Yet, as Herzfeld points out, the very notion of resemblance needs to be problematized for being potentially misleading, and this is reflected in the modern popular misuse and abuse of the term ‘icon’ itself. An iconic relationship, however persuasive, is never totally organic; it is rather created to cultivate a shared sense of thingness potentially carrying political implications (Herzfeld 2005: 93, 94). Or to use the words of Umberto Eco, cultural resemblance becomes conventional “step by step, the more its addressee becomes acquainted with it” (1976:204–205). I have in fact shown how local dynamics have been increasingly interacting with the modern-Greek cultural ideology of Hellenism and historical continuity; this has been embedded into the construction of the Greek nation-state, and is now being recursively and retroactively applied to Griko and its speakers. Indeed, the perceived resemblance between Griko and MG and/or other ‘Greek dialects’—what I have referred to as romantic iconization—is increasingly evoked, and is used to invest Griko with a more than local symbolic significance. Griko thereby transcends locality and is projected as a symbol of global Hellenism.
Griko ultimately exists in a non-homogeneous, non-synchronous present, since its very subjects do not share the same phenomenological points of reference to it. “Not all people live in the same Now,” as Ernst Bloch (1977:22) points out. Griko has entered what we might call a symbolization process, though which multiple temporalities collapse and new meanings emerge and compete. An arbitrary sign functions as a symbol by creating meaning through convention, yet a symbol becomes a social force that broadens the space of what it actually ‘stands for’. It is exactly the vagueness and openness of any symbol that makes it possible to indicate what is always beyond one’s reach (Eco 1984:130). Such a surplus of meaning emerges as people start to impute to Griko plural meanings and a variety of claims. Griko remains therefore open to evaluation and interpretation: According to which historicity is evoked and by whom, Griko functions as a symbol of a redeemed and revalued local past, or as a symbol of the distant and glorious Hellenic past.
The complex dynamics through which all these terms of description simultaneously operate contributes to the continuous shifting of the chronotopes of the re-presentation of Griko. The cultural temporality of language presupposes in fact a semiotic relationality of time and space, since they are not separable from one another in our living perception (Bakhtin 1981:243). According to Bakhtin, “it is common moreover for one of these chronotopes to envelope or dominate the others … Chronotopes are mutually inclusive, they co-exist, they may be interwoven with, replace or oppose one another, contradict one another” (1981:252). The multiple chronotopes associated with Griko indeed co-exist in dynamic and dialogical tension, while locals keep negotiating the meanings and values they attach to the language by reacting to and interacting with the changing historical, socio-cultural, and economic environment—but also by proactively shaping it themselves.

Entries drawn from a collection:
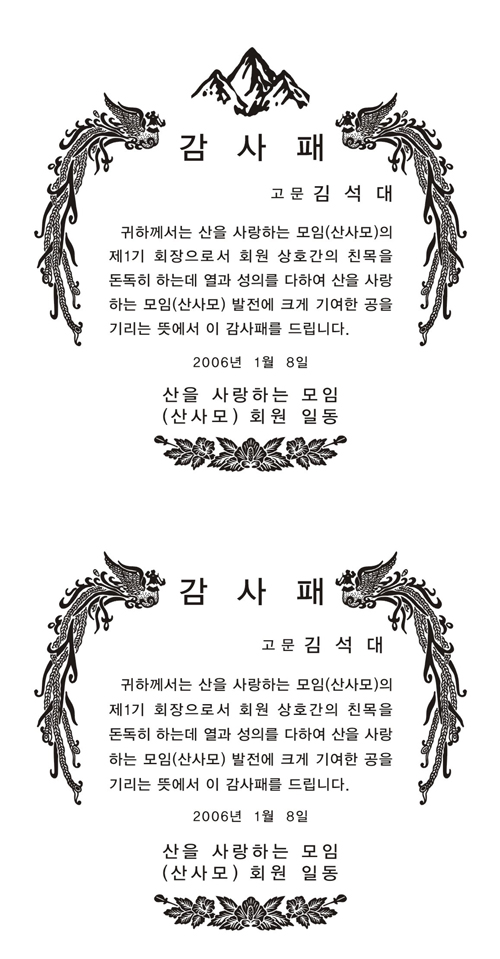 감 사 패

고문 김 석 대

귀하께서는 산을 사랑하는 모임(산사모)의 제1기 회장으로서 회원 상호간의 친목을 돈독히 하는데 열과 성의를 다하여 산을 사랑하는 모임(산사모) 발전에 크게 기여한 공을 기리는 뜻에서 이 감사패를 드립니다.

2006년 1월 8일

산을 사랑하는 모임
(산사모) 회원 일동

감 사 패

고문 김 석 대

귀하께서는 산을 사랑하는 모임(산사모)의 제1기 회장으로서 회원 상호간의 친목을 돈독히 하는데 열과 성의를 다하여 산을 사랑하는 모임(산사모) 발전에 크게 기여한 공을 기리는 뜻에서 이 감사패를 드립니다.

2006년 1월 8일

산을 사랑하는 모임
(산사모) 회원 일동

Aim of the task - Continue the passage on Griko from where it stops. These entries have no connection to the passage on Griko.

Final answer -
The land of the re-bitten

As I have shown over the course of this book, Griko and the community at large have been engaged with these dynamics across a spectrum of micro- and macro-level processes, from the personal and interpersonal to the institutional and international. Through the current revival and its recent legal recognition as a minority language, though, Griko and its community have ultimately entered what Hacking labeled “the matrix within which an idea, a concept, or kind is formed” (1999:10), in this case the very social setting within which the category or kind of ‘linguistic minority’ is socially constructed. Yet, the essentializing approach to minority languages that prevails in policy-making spheres, and that is further circulated through international bodies such as Unesco, treats languages as ‘natural’, static, and bounded cultural entities; such an approach implicitly reproduces the musty nineteenth-century paradigm of an unquestioned link between language and people, temporally conflating modern notions of ethnicity, identity, and belonging, and potentially also reproducing its pitfalls. As a result, Griko and its speakers are becoming obliged to communicate themselves through predefined categories of representation within which it does not seem to find an easy fit; meanwhile, those classified may begin to affect the category of classification by conforming, hyper-conforming, or contesting it (Hacking 1995:59).
Salento remains today a “concentric juncture of times and spaces” (Pizza 2015:179–180). Following Giovanna Parmigiani’s (2019) application of Berardino Palumbo’s concept (2006:46, for the case of Sicily), Salento is a “hyper-place,” an “unstable social and political space that produces and reproduces further spaces of aggregation and contrasts.” Salento has been bitten again, one could argue. Indeed, with La Terra del Rimorso , de Martino (1961) referred not only to the land of ‘remorse’ but also the land of the ‘re-bitten’ ( ri-morso ), to the temporal recurrence of a crisis, of a critical and unresolved episode of the past. My reformulation of this concept unravels how this land has been ‘re-bitten’ by the very processes of legitimation and recognition that locals long fought to achieve. These have generated divergent interests and claims linked to the management of Griko and its cultural heritage more broadly, producing contradictions, contestations, and clashes within the community in addition to those arising around it. Griko, pizzica, and the phenomenon of tarantism have equally been immersed in global processes of patrimonializzazione (patrimonialization), or rather merci-patrimonializzazione—a term through which Palumbo refers to “the construction of local cultural specificities in terms of patrimonial goods” (2013:136, my translation). These are produced and consumed by multiple social actors—local, national, and transnational—who create further spaces of ‘collective imagination.’ Yet, in the process, fears of losing control over Griko and its management are revealed at the local level.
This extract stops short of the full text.